FIG. 6 illustrate the corrected values that are plotted in a coordinate system, in which the X axis corresponds to the VIC (blue) dye, and the Y axis corresponds to the FAM dye (green).

The clusters are preferably separated by using, for example, the well-known K-means clustering algorithm. In this algorithm, each sample is represented by a probabilistic distribution, wherein the probability of its belonging to a particular genotype is specified. Samples that are distant from their respective genotype cluster have lower probabilities.

In FIG. 6, each mark corresponds to a sample belonging to a particular genotype, wherein triangles are samples of the homozygous wild genotype, circles are samples of the heterozygous genotype, and squares are samples of the homozygous mutant genotype. Those samples, the probabilities of which do not reach a predefined threshold value, are preferably discarded during clustering. These samples are plotted by cross marks in FIG. 6. Those samples that have quality control parameters indicating anomalies in the image processing are also marked by cross marks in FIG. 6.

In a particularly preferred embodiment of the method according to the present invention, additional a priori information on the particular population is also used in clustering the samples into different genotypes. The a priori information may, for example, be an SNP allelic frequency characteristic to the population from which the samples are taken.
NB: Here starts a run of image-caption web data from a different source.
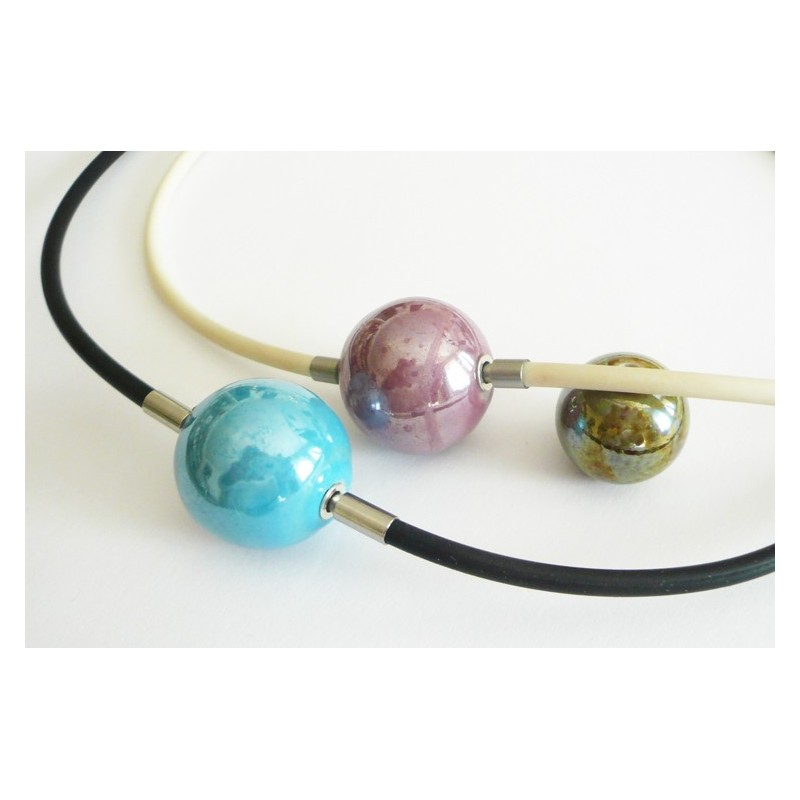 18 mm Blue Ceramic InterChangeable Clasp for comparison of color and size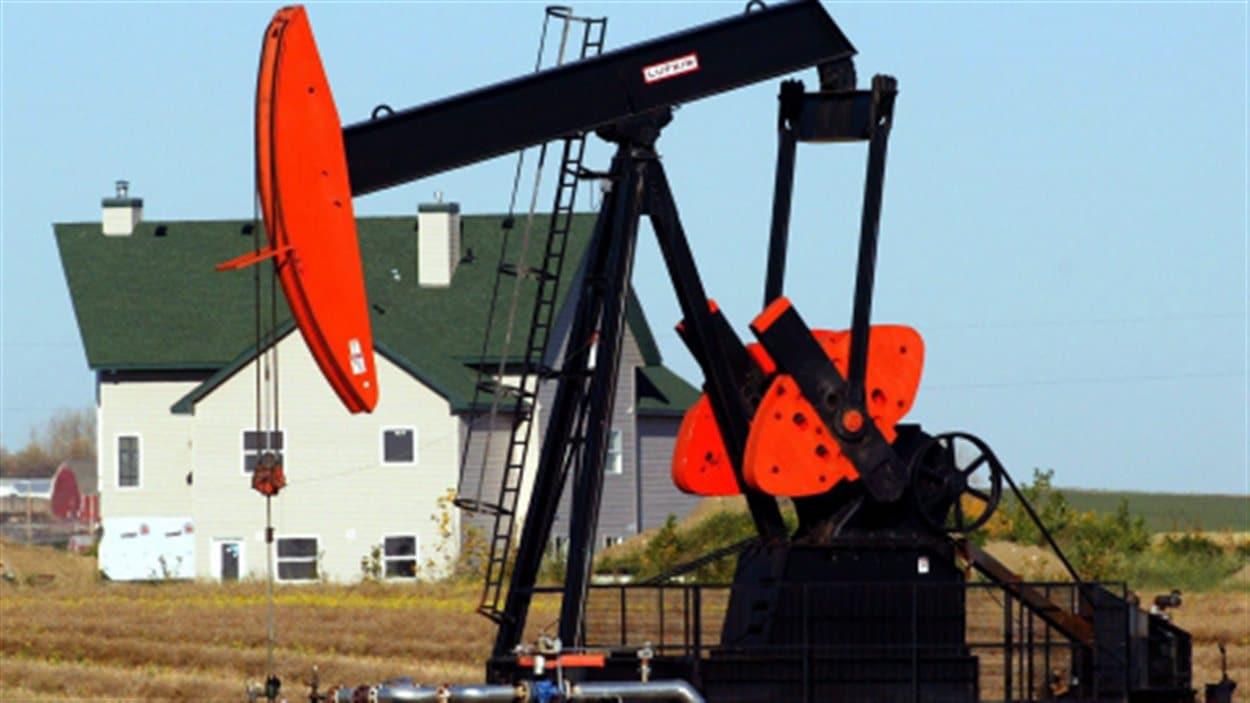 Équipement pétrolier près de Calgary.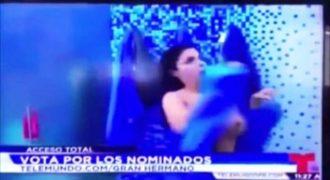 Χαμός στο δελτίο ειδήσεων: Έδειξε το πλούσιο Sτήθoς της στον αέρα και… (Video)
The flow diagram of such a sample clustering method is illustrated in FIG. 7 and FIG. 9.

In this embodiment of the method, first the raw sample images are acquired by scanning in step S700. The scanned raw images are normalized in step S702, and then smoothed by median filtering in step S704. The median filtered raw images may optionally be displayed for the operator in step 706.

For the gird template matching, the acquired raw images are first smoothed by median filtering in step S708, followed by the grid template matching using a convolution mask in step S710. During the grid template procedure, the allele specific control values, such as the population specific allele frequency, and negative effect control values are identified in step S714. Using the best fit of the grid template to the well's image, as well as the control spots, the local minima of the convolution mask template (spot template) are identified in step S712.

In step S716 the exact spot positions are determined by matching the grid template to the well's image according to the best fit.

Using the matched grid template, samples are taken from evenly distributed neighbouring pixels around the spots in step S718 to provide non-spot pixels for generating a noise map by linear interpolation between the neighbouring non-spot pixels in step S720. The thus obtained noise maps are summed over the spot template mask (i.e. convolution mask) in step S722.

Using the matched grid template, intensity values of all pixels over the spot template mask are also summed in step S724, and additionally, in step S726 image quality parameters are also calculated to determine an average intensity of the spot image in step S727.

In step S725 the noise is subtracted from the total spot intensity obtained in step S724, and a noise-corrected total spot intensity is thus provided in step S732, using expression (7) for example. As a result of subtraction the spot noise from the total spot intensity, a signal-to-noise ratio of the spot is obtained in step S731.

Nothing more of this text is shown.